#### TEXTE FOURNI:
==*==

Développement du potentiel de la spectroscopie attoseconde

Signature de la dynamique ultrarapide couplée des électrons et des noyaux sondés par spectroscopie d'absorption transitoire attoseconde. Crédit: N. Golubev, EPFL

Signature de la dynamique ultrarapide couplée des électrons et des noyaux sondés par spectroscopie d'absorption transitoire attoseconde. Crédit: N. Golubev, EPFL

Des scientifiques de l’EPFL ont démontré le potentiel de la spectroscopie d’absorption transitoire, une technique qui permet d’observer le mouvement ultrarapide des électrons et des noyaux dans une molécule en temps réel et avec une résolution spatiale atomique.

Ces dernières décennies, les grandes avancées technologiques des lasers ont amené à des découvertes majeures en physique atomique et moléculaire. En manipulant des impulsions laser ultracourtes, les scientifiques peuvent désormais étudier des phénomènes extrêmement rapides, tels que le transport de charges dans les molécules et les étapes élémentaires des réactions chimiques. La capacité d’observer ces processus à l’échelle de l’attoseconde (un quintillionième de seconde) permet aux chercheurs d’observer et diriger le mouvement des électrons à leur échelle de temps naturelle.

L’une des technologies ultrarapides émergentes est la spectroscopie d’absorption transitoire attoseconde (SATA), qui permet de suivre le mouvement des électrons au niveau d’un site spécifique au sein de la molécule. Cette caractéristique propre à la SATA est particulièrement intéressante car cela permet de suivre l’évolution de la dynamique moléculaire avec une résolution spatiale atomique.

Les nouvelles sources lasers permettent d’explorer des phénomènes induits par des interactions lumière-matière jusqu’alors méconnus. La théorie va jouer un rôle central dans l’interprétation des résultats des mesures de SATA. Cependant les modèles théoriques développés jusqu’à ce jour ne prenaient pas en compte simultanément le mouvement nucléaire et la cohérence électronique.

Récemment une équipe de physiciens du Laboratoire de chimie physique théorique (LCPT) de l’EPFL a atteint cet objectif en étendant la théorie de la SATA, permettant ainsi la prise en compte de la corrélation entre les électrons et les noyaux dans la dynamique. Réalisés en collaboration avec Alexander Kuleff de l’université de Heidelberg, ces travaux ont récemment été publiés dans Physical Review Letters.

==*==

#### DONNÉES FOURNIES:

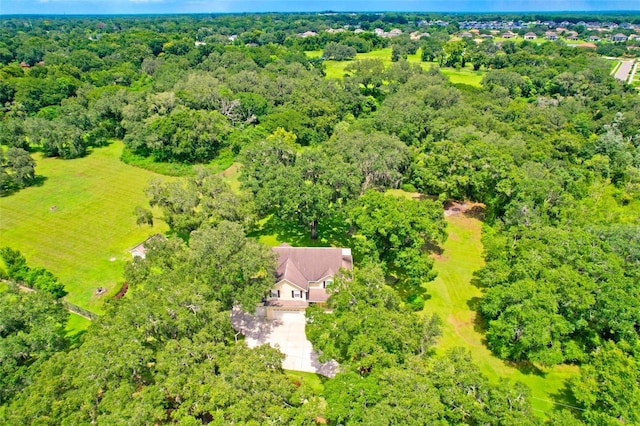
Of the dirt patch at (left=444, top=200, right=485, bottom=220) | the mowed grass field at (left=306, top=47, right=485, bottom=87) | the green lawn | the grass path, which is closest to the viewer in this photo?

==*==

#### CONSIGNE:
Recopiez sans rien changer le passage de l'article sur la spectroscopie attoseconde qui va de « Les nouvelles sources » jusqu'à « Physical Review Letters. » inclus.

#### RÉPONSE:
Les nouvelles sources lasers permettent d’explorer des phénomènes induits par des interactions lumière-matière jusqu’alors méconnus. La théorie va jouer un rôle central dans l’interprétation des résultats des mesures de SATA. Cependant les modèles théoriques développés jusqu’à ce jour ne prenaient pas en compte simultanément le mouvement nucléaire et la cohérence électronique.

Récemment une équipe de physiciens du Laboratoire de chimie physique théorique (LCPT) de l’EPFL a atteint cet objectif en étendant la théorie de la SATA, permettant ainsi la prise en compte de la corrélation entre les électrons et les noyaux dans la dynamique. Réalisés en collaboration avec Alexander Kuleff de l’université de Heidelberg, ces travaux ont récemment été publiés dans Physical Review Letters.